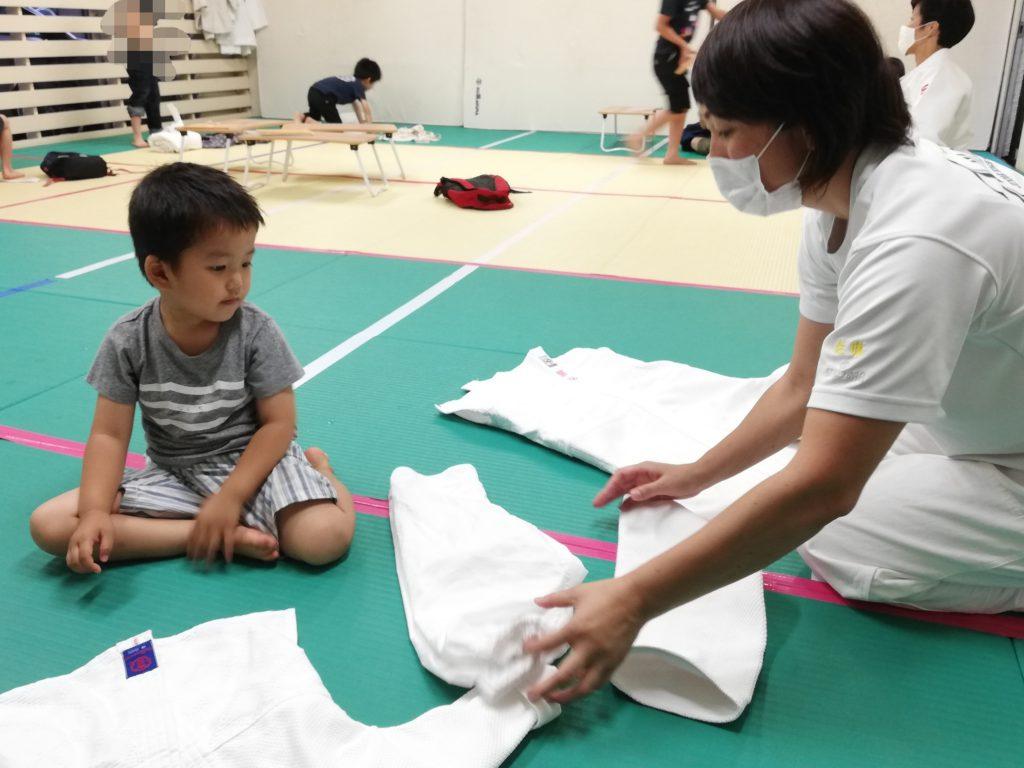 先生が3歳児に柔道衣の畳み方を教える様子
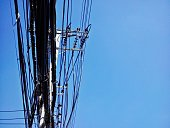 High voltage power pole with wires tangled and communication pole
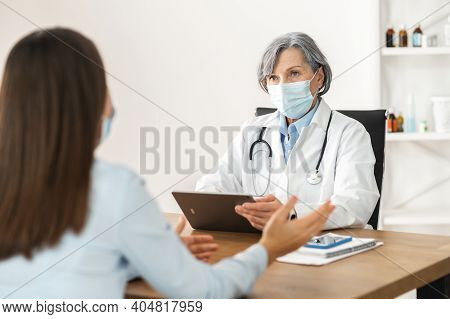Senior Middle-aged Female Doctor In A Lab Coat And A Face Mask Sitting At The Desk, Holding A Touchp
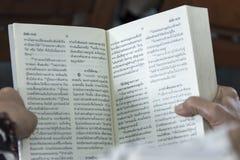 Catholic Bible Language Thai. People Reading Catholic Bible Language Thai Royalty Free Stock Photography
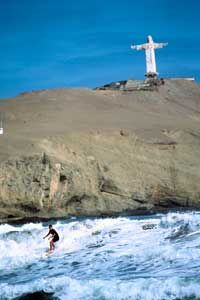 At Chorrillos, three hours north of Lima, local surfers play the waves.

_About this task_: The records above should be returned exactly, with only their pictures held back.

_Exercise response_:
 先生が3歳児に柔道衣の畳み方を教える様子
 High voltage power pole with wires tangled and communication pole
Senior Middle-aged Female Doctor In A Lab Coat And A Face Mask Sitting At The Desk, Holding A Touchp
 Catholic Bible Language Thai. People Reading Catholic Bible Language Thai Royalty Free Stock Photography
 At Chorrillos, three hours north of Lima, local surfers play the waves.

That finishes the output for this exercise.